Abstract

Introduction: Low hematocrit level is a hematological problem that is frequently encountered in the preoperative evaluation of patients undergoing coronary artery bypass grafting (CABG) surgery. The aim of this study was to investigate the effect of preoperative hematocrit level on the first 30-day outcomes in patients undergoing CABG surgery.Methods: Ninety-four patients undergoing isolated CABG were included in the study. The patients were divided into two groups as patients with preoperative low hematocrit levels (<36%) in Group 1 and patients with preoperative normal hematocrit levels (≥36%) in Group 2.Results: Forty-six patients in Group 1 (mean age: 63.6 ± 7.9 years) and 48 patients in Group 2 (mean age: 56.5 ± 8.8 years) were enrolled. European System for Cardiac Operative Risk Evaluation (EuroSCORE) scoring was statistically significantly higher in Group 1 (p = 0.011). In the postoperative period, the amount of drainage, transfusion of blood, and blood products were significantly higher in Group 1 (p < 0.001).

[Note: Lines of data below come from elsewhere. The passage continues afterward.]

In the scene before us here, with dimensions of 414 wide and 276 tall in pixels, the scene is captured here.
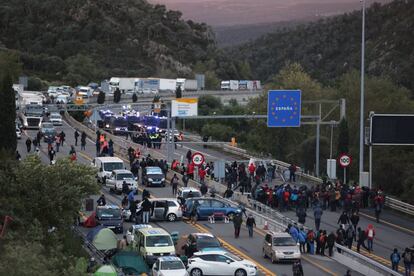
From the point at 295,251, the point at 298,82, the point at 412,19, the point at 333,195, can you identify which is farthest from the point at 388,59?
the point at 295,251

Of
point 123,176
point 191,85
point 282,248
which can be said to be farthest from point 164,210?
point 191,85

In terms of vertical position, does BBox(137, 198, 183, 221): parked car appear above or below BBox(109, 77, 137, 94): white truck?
below

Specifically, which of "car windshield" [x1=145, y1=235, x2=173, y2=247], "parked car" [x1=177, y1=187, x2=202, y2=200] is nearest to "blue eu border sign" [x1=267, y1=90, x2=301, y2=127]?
Answer: "parked car" [x1=177, y1=187, x2=202, y2=200]

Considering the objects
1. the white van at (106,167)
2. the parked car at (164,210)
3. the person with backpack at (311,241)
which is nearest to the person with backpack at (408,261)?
the person with backpack at (311,241)

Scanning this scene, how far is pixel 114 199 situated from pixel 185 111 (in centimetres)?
1716

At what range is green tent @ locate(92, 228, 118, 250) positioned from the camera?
31875 millimetres

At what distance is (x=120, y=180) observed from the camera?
156ft

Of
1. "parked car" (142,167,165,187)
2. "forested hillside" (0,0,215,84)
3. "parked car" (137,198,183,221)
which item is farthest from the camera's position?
"forested hillside" (0,0,215,84)

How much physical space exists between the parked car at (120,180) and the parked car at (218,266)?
17738mm

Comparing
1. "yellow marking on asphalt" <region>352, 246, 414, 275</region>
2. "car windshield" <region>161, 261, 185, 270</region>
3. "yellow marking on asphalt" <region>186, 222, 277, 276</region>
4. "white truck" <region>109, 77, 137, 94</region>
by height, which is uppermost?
"white truck" <region>109, 77, 137, 94</region>

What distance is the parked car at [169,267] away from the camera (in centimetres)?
2742

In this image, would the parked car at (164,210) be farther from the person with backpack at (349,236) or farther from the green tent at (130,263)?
the green tent at (130,263)

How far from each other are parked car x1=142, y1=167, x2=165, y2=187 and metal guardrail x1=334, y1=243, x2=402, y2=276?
18010mm

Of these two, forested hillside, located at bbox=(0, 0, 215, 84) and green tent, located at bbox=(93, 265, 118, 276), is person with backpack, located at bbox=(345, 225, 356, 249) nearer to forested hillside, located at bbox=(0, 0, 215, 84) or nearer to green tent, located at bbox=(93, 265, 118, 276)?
green tent, located at bbox=(93, 265, 118, 276)
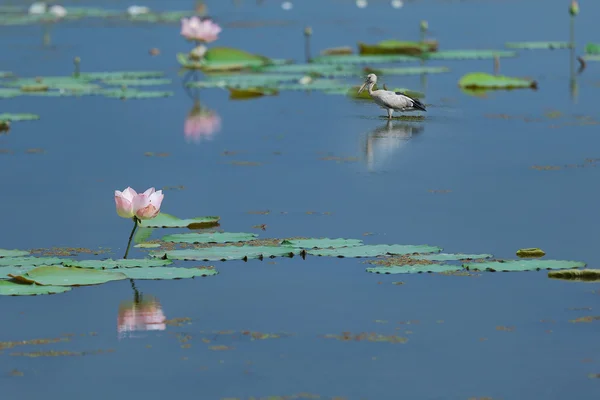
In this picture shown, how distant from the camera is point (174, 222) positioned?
632 cm

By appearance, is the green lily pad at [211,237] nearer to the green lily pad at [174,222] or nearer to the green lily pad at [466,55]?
the green lily pad at [174,222]

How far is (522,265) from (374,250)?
0.64 m

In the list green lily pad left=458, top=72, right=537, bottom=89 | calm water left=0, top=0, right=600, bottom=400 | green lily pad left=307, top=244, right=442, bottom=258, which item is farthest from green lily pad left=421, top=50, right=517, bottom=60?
green lily pad left=307, top=244, right=442, bottom=258

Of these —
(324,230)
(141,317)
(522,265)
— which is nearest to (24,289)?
(141,317)

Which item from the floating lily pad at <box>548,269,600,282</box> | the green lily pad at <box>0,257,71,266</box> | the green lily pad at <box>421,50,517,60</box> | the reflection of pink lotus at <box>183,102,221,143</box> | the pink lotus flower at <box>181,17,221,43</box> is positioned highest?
the pink lotus flower at <box>181,17,221,43</box>

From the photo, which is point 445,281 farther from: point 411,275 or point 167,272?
point 167,272

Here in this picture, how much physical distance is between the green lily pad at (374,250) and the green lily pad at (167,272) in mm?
516

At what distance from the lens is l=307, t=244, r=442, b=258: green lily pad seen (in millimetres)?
5625

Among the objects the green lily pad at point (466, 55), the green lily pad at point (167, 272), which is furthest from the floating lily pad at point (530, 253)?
the green lily pad at point (466, 55)

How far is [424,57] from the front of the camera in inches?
577

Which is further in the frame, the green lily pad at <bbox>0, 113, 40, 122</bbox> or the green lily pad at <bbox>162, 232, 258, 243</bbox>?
the green lily pad at <bbox>0, 113, 40, 122</bbox>

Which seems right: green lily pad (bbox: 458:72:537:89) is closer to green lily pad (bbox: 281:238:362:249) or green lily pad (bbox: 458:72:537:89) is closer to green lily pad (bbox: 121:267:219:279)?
green lily pad (bbox: 281:238:362:249)

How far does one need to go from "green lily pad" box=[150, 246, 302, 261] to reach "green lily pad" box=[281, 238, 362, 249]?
0.15 ft

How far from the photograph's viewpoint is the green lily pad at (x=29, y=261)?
220 inches
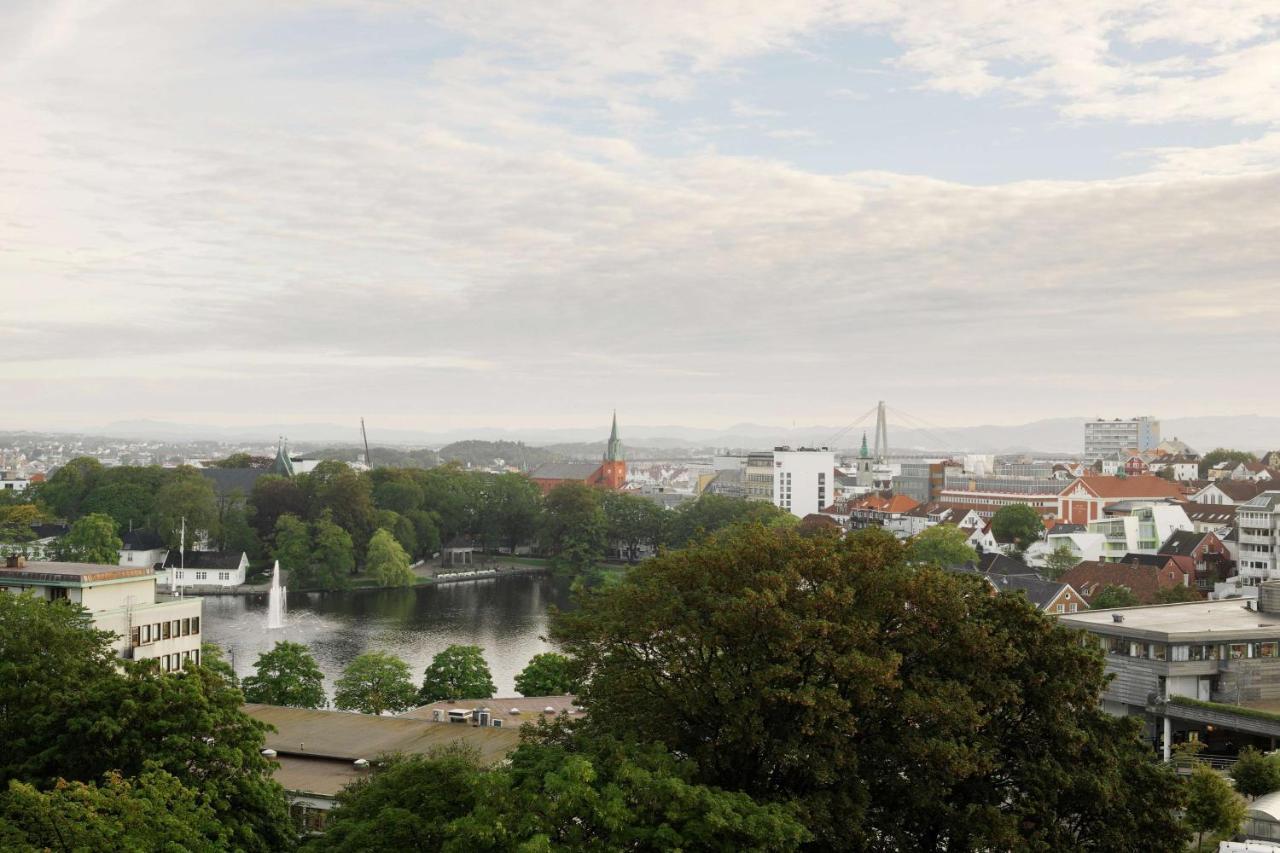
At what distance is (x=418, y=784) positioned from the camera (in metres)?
12.7

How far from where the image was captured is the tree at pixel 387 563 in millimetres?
65938

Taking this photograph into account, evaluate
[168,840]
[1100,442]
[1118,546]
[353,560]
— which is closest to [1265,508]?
[1118,546]

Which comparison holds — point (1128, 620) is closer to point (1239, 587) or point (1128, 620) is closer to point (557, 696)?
point (557, 696)

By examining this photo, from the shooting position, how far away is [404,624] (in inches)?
2037

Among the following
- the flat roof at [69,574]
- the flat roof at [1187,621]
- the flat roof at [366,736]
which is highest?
the flat roof at [69,574]

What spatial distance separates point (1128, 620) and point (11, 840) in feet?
87.0

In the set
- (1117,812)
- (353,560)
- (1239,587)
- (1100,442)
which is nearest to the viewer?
(1117,812)

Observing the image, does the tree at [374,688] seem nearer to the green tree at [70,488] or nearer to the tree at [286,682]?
the tree at [286,682]

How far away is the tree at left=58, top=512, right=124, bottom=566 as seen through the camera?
58469mm

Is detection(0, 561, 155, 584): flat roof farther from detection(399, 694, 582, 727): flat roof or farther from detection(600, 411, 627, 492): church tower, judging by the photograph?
detection(600, 411, 627, 492): church tower

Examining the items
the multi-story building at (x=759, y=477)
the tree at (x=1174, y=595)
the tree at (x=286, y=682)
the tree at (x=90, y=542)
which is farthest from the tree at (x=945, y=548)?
the multi-story building at (x=759, y=477)

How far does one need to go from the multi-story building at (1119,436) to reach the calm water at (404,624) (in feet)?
457

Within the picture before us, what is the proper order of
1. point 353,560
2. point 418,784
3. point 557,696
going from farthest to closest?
point 353,560 < point 557,696 < point 418,784

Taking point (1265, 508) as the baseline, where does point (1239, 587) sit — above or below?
below
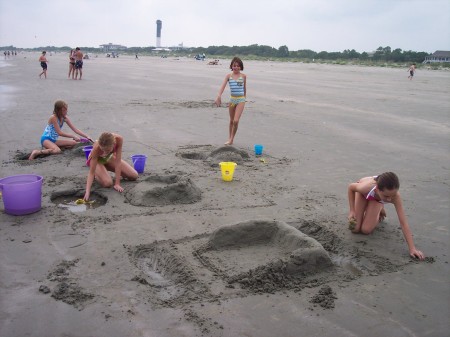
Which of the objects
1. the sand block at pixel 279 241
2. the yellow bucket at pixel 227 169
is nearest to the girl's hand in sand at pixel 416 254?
the sand block at pixel 279 241

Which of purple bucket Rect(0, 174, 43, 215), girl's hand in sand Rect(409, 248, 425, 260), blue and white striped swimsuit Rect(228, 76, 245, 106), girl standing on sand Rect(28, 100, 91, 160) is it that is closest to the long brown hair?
girl's hand in sand Rect(409, 248, 425, 260)

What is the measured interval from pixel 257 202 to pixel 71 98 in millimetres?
11882

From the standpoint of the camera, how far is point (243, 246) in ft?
13.1

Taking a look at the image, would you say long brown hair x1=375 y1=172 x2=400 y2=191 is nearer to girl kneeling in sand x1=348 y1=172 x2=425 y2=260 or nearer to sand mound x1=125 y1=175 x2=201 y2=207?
girl kneeling in sand x1=348 y1=172 x2=425 y2=260

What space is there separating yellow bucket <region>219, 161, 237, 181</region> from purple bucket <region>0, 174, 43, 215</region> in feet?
8.13

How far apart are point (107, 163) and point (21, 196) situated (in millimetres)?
1418

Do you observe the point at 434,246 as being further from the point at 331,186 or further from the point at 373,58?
the point at 373,58

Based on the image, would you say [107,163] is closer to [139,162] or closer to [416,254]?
[139,162]

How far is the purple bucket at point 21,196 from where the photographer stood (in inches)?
173

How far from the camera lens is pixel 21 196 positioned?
445cm

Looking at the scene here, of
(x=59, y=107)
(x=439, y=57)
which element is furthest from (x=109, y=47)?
(x=59, y=107)

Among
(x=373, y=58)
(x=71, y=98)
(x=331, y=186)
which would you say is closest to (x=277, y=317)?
(x=331, y=186)

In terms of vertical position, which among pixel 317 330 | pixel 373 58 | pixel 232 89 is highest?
pixel 373 58

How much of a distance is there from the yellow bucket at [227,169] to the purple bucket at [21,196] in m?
2.48
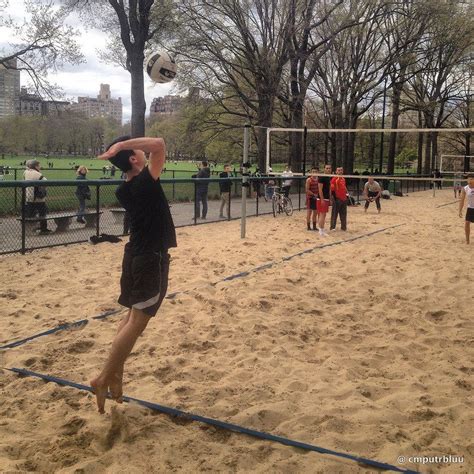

The mortality rate of Group 1 was statistically higher in the first 30 days postoperatively (p = 0.020).Conclusion: Low preoperative hematocrit levels are associated with increased mortality after CABG surgery. We suggest that patients’ preoperative hematocrit levels must be added to the risk scoring systems as an assessment parameter.

Highlights

  • Low hematocrit level is a hematological problem that is frequently encountered in the preoperative evaluation of patients undergoing coronary artery bypass grafting (CABG) surgery

  • We found that the mortality rate, postoperative drainage, and blood and blood product transfusion were statistically significantly higher in the group with low hematocrit levels

  • Despite all the advances seen in heart surgery, morbidity and mortality seen after CABG surgery is still an important problem [6]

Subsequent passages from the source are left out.